If opera is to flourish, Blue says that opera companies must do that. He believes that they should go into schools, churches, community centers and the local YMCA, perhaps offering free one-hour sessions: “Instead of asking them to come to the opera, you have to take it to them in their own comfort zones.” He cites the Opera on the Go program of the Opera Theatre of Saint Louis (OTSL), “where the performers are in jeans and polos,” as a good example.
OTSL, which receives funds from the Wallace Foundation through its Building Audiences for Sustainability initiative, also offers a program called Opera Tastings, where Blue has performed. At these events, which Blue lauds as a “low-pressure” way to introduce opera to those who are unfamiliar with it, people listen to live opera excerpts while they sample food and drink that is paired with the performances.

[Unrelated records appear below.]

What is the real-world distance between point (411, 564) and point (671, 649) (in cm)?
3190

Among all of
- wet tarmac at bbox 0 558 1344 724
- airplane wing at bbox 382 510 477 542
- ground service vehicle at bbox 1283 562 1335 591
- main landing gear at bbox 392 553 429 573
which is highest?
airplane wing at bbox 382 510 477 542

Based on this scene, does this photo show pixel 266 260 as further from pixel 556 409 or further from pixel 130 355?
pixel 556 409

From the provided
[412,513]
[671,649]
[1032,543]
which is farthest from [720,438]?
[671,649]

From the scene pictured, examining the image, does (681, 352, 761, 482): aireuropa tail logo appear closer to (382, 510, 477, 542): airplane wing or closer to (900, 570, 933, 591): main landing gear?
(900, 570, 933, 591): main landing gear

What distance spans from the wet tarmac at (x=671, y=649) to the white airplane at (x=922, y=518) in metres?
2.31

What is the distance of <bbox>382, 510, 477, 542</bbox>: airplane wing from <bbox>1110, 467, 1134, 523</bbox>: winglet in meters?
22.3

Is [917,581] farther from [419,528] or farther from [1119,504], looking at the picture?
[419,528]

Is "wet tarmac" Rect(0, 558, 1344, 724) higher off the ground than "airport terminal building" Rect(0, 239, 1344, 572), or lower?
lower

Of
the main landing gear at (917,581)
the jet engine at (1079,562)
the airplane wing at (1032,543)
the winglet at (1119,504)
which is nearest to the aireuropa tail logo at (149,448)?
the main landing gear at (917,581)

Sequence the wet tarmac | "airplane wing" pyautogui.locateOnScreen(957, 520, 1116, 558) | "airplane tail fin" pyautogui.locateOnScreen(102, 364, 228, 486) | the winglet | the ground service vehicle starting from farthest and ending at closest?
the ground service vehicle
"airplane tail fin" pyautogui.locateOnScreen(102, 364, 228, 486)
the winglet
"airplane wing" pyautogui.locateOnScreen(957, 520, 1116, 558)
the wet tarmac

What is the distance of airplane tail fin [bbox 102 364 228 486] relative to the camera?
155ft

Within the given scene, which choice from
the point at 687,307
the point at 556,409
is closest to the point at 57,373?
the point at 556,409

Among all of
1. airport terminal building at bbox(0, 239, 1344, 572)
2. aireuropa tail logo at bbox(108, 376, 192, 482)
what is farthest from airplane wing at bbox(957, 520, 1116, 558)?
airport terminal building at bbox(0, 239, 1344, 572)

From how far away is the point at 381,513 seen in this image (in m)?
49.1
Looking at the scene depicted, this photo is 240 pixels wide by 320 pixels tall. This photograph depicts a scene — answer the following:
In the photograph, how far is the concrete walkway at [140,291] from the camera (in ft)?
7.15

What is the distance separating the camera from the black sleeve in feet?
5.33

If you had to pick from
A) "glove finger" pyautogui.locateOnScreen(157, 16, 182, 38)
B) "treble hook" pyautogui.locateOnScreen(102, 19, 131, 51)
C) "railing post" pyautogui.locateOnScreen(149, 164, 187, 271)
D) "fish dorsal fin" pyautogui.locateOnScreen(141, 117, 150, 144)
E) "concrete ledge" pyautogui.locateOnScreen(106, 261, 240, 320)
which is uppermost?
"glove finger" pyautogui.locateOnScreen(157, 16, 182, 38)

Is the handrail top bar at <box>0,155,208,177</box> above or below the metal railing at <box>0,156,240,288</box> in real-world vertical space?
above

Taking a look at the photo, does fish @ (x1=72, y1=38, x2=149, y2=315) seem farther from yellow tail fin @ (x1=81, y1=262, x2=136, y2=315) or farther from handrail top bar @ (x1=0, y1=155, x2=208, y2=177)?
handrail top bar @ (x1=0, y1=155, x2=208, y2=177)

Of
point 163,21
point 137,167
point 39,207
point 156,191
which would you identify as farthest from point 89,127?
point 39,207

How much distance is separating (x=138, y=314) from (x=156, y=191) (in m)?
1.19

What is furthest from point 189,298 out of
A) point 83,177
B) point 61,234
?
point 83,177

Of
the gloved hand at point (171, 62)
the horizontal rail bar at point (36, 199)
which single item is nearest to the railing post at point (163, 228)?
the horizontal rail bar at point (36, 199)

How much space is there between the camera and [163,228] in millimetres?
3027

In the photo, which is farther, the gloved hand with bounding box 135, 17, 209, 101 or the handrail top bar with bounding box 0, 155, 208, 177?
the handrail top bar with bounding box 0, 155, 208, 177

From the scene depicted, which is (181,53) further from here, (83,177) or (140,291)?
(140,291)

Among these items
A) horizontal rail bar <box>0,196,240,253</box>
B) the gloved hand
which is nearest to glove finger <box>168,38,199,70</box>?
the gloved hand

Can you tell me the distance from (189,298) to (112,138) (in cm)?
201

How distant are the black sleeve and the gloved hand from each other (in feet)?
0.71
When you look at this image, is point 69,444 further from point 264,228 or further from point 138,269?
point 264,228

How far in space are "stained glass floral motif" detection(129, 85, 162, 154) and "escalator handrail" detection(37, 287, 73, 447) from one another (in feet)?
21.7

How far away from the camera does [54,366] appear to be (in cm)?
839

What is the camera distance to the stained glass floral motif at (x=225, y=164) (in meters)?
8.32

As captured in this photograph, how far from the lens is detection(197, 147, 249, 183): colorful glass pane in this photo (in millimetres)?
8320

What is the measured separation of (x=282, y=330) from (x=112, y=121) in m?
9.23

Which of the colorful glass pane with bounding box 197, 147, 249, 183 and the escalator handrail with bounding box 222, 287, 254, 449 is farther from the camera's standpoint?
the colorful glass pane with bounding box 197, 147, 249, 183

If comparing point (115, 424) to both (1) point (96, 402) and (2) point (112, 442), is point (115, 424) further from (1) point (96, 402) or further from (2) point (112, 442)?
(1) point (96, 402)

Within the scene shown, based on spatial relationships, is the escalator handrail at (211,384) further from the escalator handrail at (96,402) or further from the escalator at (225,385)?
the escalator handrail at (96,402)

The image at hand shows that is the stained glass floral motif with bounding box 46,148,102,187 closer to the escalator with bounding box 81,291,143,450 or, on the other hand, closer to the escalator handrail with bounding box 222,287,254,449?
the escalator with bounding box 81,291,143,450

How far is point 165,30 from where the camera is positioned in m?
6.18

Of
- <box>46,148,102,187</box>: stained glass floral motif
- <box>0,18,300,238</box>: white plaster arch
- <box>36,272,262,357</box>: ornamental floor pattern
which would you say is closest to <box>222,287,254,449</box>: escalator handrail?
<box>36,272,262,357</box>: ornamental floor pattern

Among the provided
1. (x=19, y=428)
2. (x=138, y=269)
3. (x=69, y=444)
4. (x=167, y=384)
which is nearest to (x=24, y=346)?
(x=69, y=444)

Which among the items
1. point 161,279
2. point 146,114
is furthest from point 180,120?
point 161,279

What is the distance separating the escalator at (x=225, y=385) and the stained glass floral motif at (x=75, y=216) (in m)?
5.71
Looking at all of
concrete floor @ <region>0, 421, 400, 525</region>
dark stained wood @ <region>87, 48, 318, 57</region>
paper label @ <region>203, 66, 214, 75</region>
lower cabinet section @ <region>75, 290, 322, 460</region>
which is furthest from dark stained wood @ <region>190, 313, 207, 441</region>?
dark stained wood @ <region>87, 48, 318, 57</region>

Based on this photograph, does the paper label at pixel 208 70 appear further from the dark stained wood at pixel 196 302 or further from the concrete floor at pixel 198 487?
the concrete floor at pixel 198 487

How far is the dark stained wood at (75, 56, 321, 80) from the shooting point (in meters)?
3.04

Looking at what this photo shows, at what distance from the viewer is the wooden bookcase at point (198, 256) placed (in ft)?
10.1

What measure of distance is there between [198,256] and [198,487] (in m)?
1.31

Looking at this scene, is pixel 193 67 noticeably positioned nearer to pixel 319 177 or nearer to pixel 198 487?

But even with such efforts, Blue says you can’t expect people to buy tickets right away. “If they’ve never gone, they don’t know if they are supposed to wear a suit, or buy a bottle of champagne, or what else to expect,” he says. And if they’ve seen only a one-hour concert version of “The Barber of Seville,” say, they are not going to buy $200 tickets to a full-blown production of it even if they loved it, he adds. Blue recommends offering lower-price tickets for initial purchasers.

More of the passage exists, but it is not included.